Increasing global demand for low-cost timber products supports a multi-billion dollar business of illegal and unsustainable logging in forests worldwide. According to some estimates, logging in violation of national laws accounts for 8-10% of global production and trade in forest products. It also represents 40-50% of all logging in some of the most valuable and threatened forests on earth. Consumption of tropical timber by the U.S. and other industrial countries plays a significant role in tropical deforestation.
Trade in forest products has increased significantly over the past 50 years, especially in processed wood products such as sawn timber, pulpwood, board, and wood-based panels.
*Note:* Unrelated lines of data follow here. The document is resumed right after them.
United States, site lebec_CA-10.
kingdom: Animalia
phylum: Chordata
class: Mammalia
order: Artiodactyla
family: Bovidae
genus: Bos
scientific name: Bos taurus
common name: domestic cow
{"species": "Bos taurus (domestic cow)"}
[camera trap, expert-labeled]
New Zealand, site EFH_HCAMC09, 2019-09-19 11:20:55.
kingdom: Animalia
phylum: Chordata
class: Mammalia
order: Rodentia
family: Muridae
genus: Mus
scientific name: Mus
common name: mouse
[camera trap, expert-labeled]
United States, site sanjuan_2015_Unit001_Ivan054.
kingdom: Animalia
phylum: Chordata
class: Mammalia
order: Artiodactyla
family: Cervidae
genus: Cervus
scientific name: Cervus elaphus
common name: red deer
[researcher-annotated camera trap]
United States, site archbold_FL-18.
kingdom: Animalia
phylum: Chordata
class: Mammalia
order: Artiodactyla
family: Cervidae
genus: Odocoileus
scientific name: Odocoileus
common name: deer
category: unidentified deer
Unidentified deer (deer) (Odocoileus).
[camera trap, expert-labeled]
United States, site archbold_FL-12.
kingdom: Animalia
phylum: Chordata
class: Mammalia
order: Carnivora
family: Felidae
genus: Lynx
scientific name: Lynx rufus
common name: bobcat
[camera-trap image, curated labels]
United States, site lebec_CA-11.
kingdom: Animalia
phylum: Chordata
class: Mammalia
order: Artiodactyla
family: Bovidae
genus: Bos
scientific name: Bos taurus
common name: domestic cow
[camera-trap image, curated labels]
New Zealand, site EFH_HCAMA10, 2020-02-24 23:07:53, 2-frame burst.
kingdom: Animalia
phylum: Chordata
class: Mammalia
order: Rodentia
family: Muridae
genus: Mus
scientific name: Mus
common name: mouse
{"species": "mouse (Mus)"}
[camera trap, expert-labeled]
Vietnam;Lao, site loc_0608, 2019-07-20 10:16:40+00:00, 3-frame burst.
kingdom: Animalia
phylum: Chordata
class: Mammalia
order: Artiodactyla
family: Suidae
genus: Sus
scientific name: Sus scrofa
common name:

According to the United Nation’s Food and Agriculture Organization, wood-based panel trade has skyrocketed 800 percent in the past three decades.
The world's natural forests cannot sustainably meet the soaring global demand for timber products under current forest management practices. According to the Center for International Forestry Research (CIFOR), approximately 24.7 million acres of fast-wood plantations—or commercially planted forests— exist worldwide. Each year around 2.5 million acres of land is converted to fast-wood forests. While intensive production is essential to meet global demand and take pressure off of the world’s forests, there can be significant negative impacts of these plantations. Some have been created from the conversion of high conservation value natural forests, and some have resulted in significant social and environmental impacts.
WWF believes that demand for responsible forest products in international trade can provide enormous incentives for sustainable forest management. However, in the absence of appropriate forest management policies, environmental and social safeguards, and responsible demand, trade can negatively impact forest conservation.